VORGEGEBENER TEXT:
☆ ☆ ☆ ☆ ☆
Diesen Handlungsstrang hat Schwarz dem Drehbuch von Wagner hinzugefügt und
(wenn man sich drauf einlässt) spannend durchgezogen und jetzt noch mal
klarer zu Ende geführt. Auch Wotan kennt in der Nachwuchsfrage keine Tabus.
Schon das Zwillings- und Liebespaar Siegmund und Sieglinde ist das Resultat
eines Seitensprungs. Bei deren Sohn Siegfried setzt Schwarz noch einen
drauf und macht Wotan selbst zu dessen Erzeuger.
Dass dann Brünnhilde und Siegfried ihrerseits in einer Kleinfamilie mit
Kind leben, versteht sich da fast von selbst. Das klingt schräg – ist es
auch. Aber es ist eine These, die nicht so weit von Wagners
Untergangsvision entfernt ist, wie es scheint, wenn man es liest. Wer
bereit ist, sich auf die Binnenlogik dieser Erzählung einzulassen, wird
allemal spannend unterhalten.
Dazu gehört auch, dass in diesem Jahr ganz am Ende im eiskalten
Neonröhren-Feuerzauber ein erhängter Wotan den Untergang seiner Welt wie
ein optisches Ausrufezeichen abrundet.
☆ ☆ ☆ ☆ ☆
BEREITGESTELLTE DATEN:
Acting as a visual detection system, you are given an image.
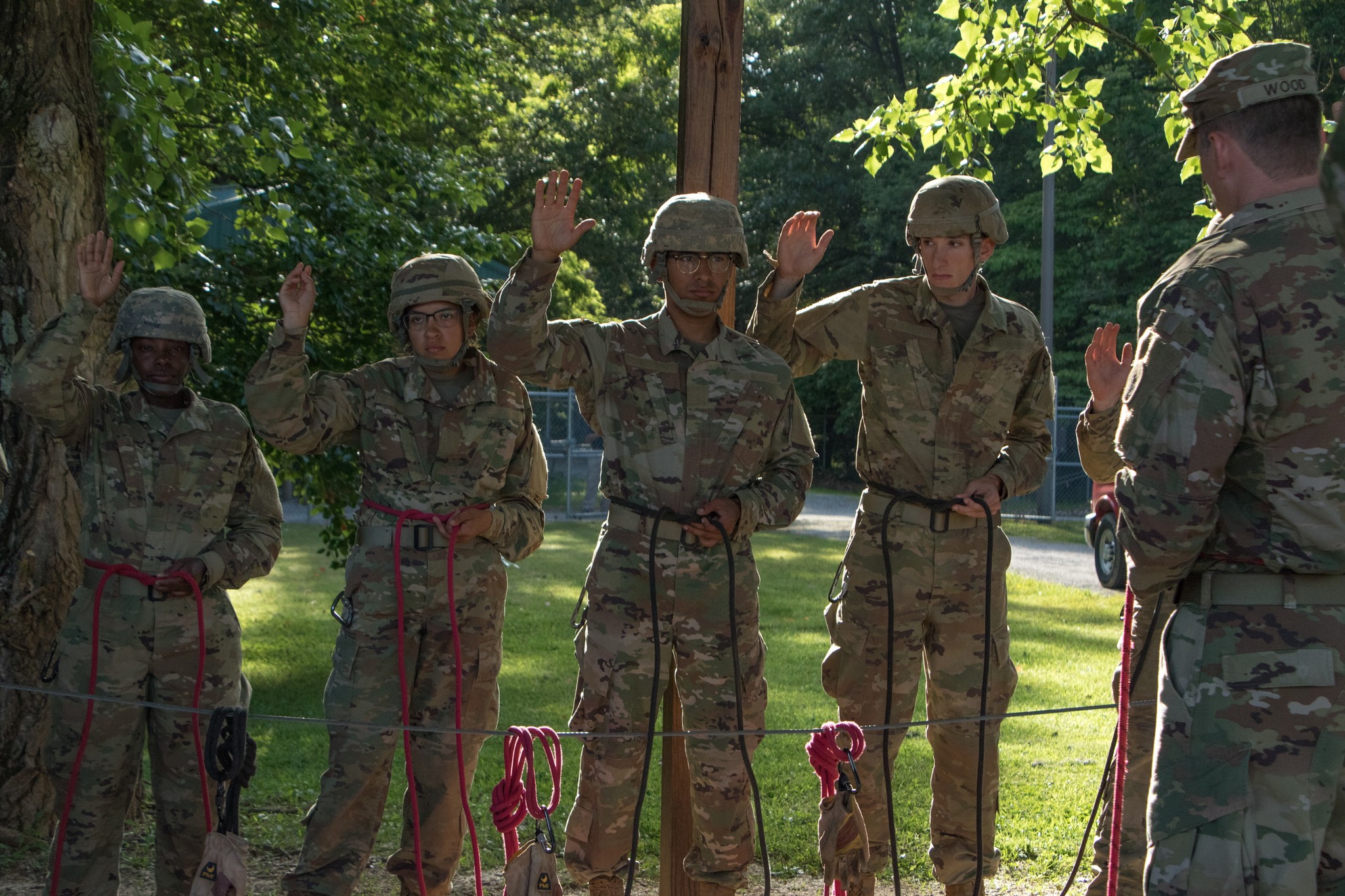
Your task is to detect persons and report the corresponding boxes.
☆ ☆ ☆ ☆ ☆
AUFGABEN:
(A) Nenne sämtliche Figuren aus Wagners Werk, die in der Inszenierungsbesprechung vorkommen.
(B) Schreib die Inszenierungsbesprechung nach ihrem letzten Satz weiter.
Das Material ist von der Inszenierungsbesprechung unabhängig.

LÖSUNGEN JE AUFGABE:
(A) Wotan, Siegmund, Sieglinde, Siegfried, Brünnhilde

(B)
## Brillante Besetzung
Die packende Gesamtwirkung dieses Rings liegt natürlich zu einem Großteil
auch am (Um-)Besetzungsgeschick der Festspielchefin. Wo bekommt man schon
in einer Produktion vokale Kraftpakete wie Andreas Schager als Siegfried
und einen so prachtvoll tönenden Wotan wie Tomasz Konieczny. Oder eine so
intensiv und frei gestaltende Brünnhilde wie Catherine Foster (die schon im
Vorgängerring brillierte).
Wo können schon Klaus Florian Vogt als Siegmund und Elisabeth Teige als
Sieglinde zusammenfinden, oder Christa Mayer als Fricka (und als Waltraute)
oder der unverwüstliche Georg Zeppenfeld als Hunding so überzeugend
vorführen, wie wortverständlicher Wagnergesang geht. In diesem Jahr
beeindruckten besonders auch Mika Kares als Hagen und Aile Asszonyi als
Gutrune mit ihrer Verbindung aus Spiellust und stimmlicher
Prachtentfaltung.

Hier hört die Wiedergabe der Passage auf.